Consumada la Independencia, se abren las fronteras a los ciudadanos de países europeos y se permite la entrada de diversos productos. Llegan a nuestra nación, procedentes de Francia, personas con diferentes profesiones –hosteleros, cocineros, reposteros- así como una amplia gama de artículos galos. Sin embargo, la adopción de modas, guisos y maneras de mesa al estilo francés se llevó a cabo de manera pausada y, como era de esperarse, produjo tanto reacciones positivas como de rechazo. Al tiempo que transcurrió el revolucionario siglo XIX, el proceso conjunto de afrancesamiento y de afirmación de lo propio, se vio reflejado en el tipo de negocios dedicados al ramo de alimentos y bebidas.
Así pues, alrededor de los años setenta se empezó a observar, especialmente en la capital, una reconstrucción generalizada de viejos locales como el del café del Refugio, la fonda del Hotel Nacional y el café de La Bella Unión, y otros más se construyeron, como El Recreo Mexicano. Con el fin de volver a decorar o levantar estos lugares se realizaron inversiones cuantiosas lo que llevó a sus dueños a publicar prontamente sus lujos –uso de vajillas y manteles importados- y su esmerado servicio, hecho que les ayudó a aumentar el número de concurrentes y competir con los establecimientos más sobresalientes.
A grandes rasgos, los cafés fueron evolucionando hasta convertirse, en lugares de recreo y de consumo de alimentos y bebidas. Eran amplios locales que servían a toda clase de propósitos; en ellos se desayunaba, se hacían grandes comilonas con los platillos de moda como el jamón de York o los volovanes de ostión o bien, se disfrutaba la tarde bebiendo una copa de coñac.
En la ciudad de México existían 111 bizcocherías, 111 chocolaterías, 38 dulcerías, 10 pastelerías, 14 hoteles con restaurant, entre otras, esto hacia el año 1864.
Entre las novedades más exitosas, sin lugar a dudas, se encontraban los gabinetes particulares los cuales eran ofrecidos a las familias con el fin de tener un poco más de privacidad, así como a las parejas que deseaban pasar una velada romántica. Entre los tívolis más afamados se encontraban: el Robinson y el de la Rivera de San Cosme.
Era tan grande la necesidad de un refugio alternativo como el que ofrecían los cafés y tívolis, que con frecuencia los diarios sugerían a sus dueños que programaran conciertos y otras actividades durante las noches en que los teatros cerraban sus puertas. De esta manera, nació otra modalidad importada de Francia: el café cantante.
A finales del siglo XIX se abrió la Pastelería y dulcería El Globo y la Dulcería de Celaya.
J. Juan Tablada (poeta, diplomático y periodista mexicano) escribió sobre la influencia francesa en la gastronomía mexicana a finales del siglo XIX:
La Fisiología del gusto de Brillat Savarin era un código popular, en cualquiera de los restaurantes públicos se comía bien y en algunos de ellos la buena tradición francesa era escrupulosamente mantenida.

◆ ◆ ◆

• **Objetivos**
a: Según el fragmento, ¿qué modalidad importada de Francia nació de las actividades nocturnas que los diarios sugerían a los dueños de cafés y tívolis?
b: Reproduce palabra por palabra el fragmento: empieza en las palabras "En la ciudad" y detente después de "de San Cosme.".

• **Entradas**
◆ ◆ ◆

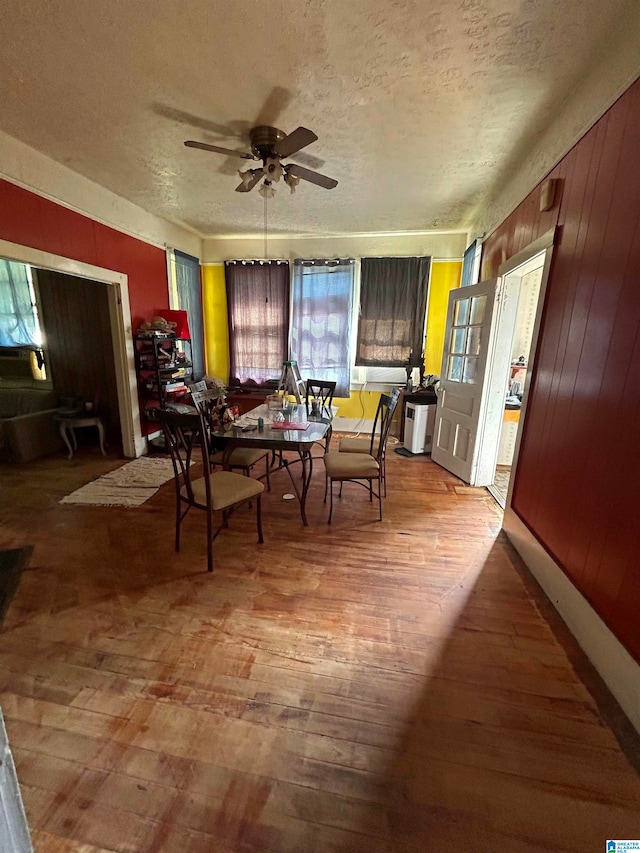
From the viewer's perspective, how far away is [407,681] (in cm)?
148

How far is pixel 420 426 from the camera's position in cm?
→ 430

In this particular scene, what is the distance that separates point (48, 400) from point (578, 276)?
5421 mm

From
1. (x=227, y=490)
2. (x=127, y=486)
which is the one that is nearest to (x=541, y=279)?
(x=227, y=490)

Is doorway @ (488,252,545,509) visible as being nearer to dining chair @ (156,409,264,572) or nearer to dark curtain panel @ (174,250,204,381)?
dining chair @ (156,409,264,572)

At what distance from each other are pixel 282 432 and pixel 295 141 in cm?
183

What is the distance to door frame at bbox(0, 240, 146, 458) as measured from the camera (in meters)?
3.40

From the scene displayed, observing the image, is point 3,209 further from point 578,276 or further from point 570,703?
point 570,703

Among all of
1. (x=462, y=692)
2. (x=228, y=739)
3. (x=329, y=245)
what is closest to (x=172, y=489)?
(x=228, y=739)

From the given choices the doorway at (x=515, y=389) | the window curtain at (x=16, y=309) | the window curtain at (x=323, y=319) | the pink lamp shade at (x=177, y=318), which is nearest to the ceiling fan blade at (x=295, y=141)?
the doorway at (x=515, y=389)

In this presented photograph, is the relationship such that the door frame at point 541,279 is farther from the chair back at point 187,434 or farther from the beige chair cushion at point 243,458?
the chair back at point 187,434

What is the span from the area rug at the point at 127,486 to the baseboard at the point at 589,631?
3.03 m

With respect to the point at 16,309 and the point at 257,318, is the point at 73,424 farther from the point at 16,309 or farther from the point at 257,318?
the point at 257,318

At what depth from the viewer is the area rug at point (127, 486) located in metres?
3.03

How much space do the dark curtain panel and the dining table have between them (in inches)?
102
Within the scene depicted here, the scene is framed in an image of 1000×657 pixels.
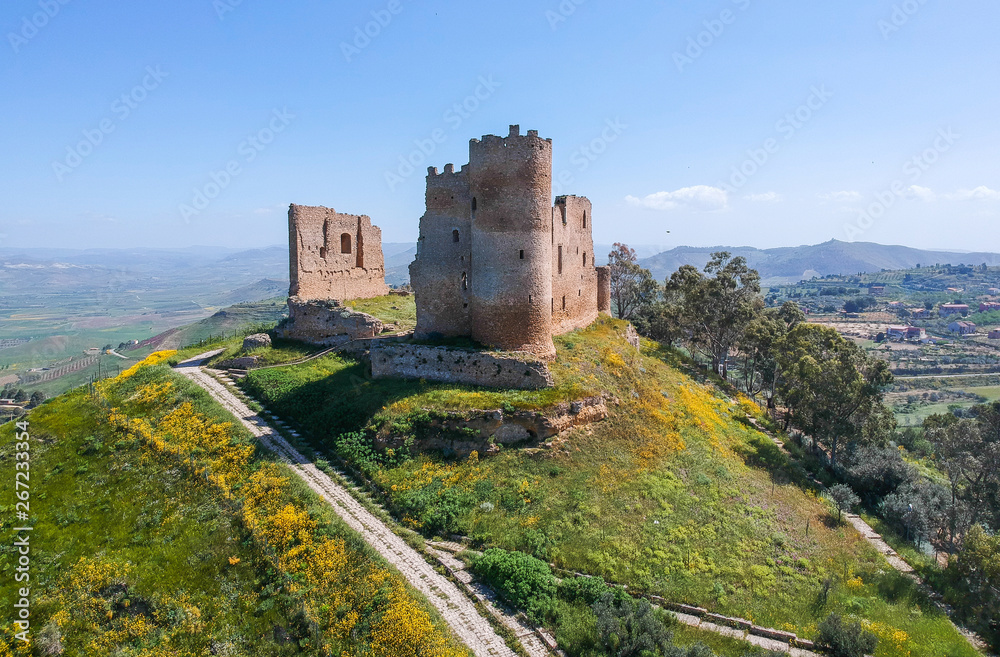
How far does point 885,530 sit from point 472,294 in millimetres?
22172

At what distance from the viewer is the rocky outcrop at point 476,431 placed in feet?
71.2

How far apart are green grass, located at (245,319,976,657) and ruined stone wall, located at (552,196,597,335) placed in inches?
198

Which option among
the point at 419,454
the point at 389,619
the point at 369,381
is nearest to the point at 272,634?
the point at 389,619

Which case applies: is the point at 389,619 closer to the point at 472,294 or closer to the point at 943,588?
the point at 472,294

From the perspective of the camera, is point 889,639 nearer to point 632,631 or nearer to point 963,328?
point 632,631

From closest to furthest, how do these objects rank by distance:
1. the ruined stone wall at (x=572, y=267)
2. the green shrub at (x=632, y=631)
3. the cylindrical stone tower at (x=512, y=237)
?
the green shrub at (x=632, y=631) → the cylindrical stone tower at (x=512, y=237) → the ruined stone wall at (x=572, y=267)

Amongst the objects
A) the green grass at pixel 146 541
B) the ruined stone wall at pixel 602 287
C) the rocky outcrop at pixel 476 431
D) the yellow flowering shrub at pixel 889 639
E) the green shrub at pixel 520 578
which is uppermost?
the ruined stone wall at pixel 602 287

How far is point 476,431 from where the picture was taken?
2170 cm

◆ ◆ ◆

• **Soluciones**
a: El café cantante.

b:
En la ciudad de México existían 111 bizcocherías, 111 chocolaterías, 38 dulcerías, 10 pastelerías, 14 hoteles con restaurant, entre otras, esto hacia el año 1864.
Entre las novedades más exitosas, sin lugar a dudas, se encontraban los gabinetes particulares los cuales eran ofrecidos a las familias con el fin de tener un poco más de privacidad, así como a las parejas que deseaban pasar una velada romántica. Entre los tívolis más afamados se encontraban: el Robinson y el de la Rivera de San Cosme.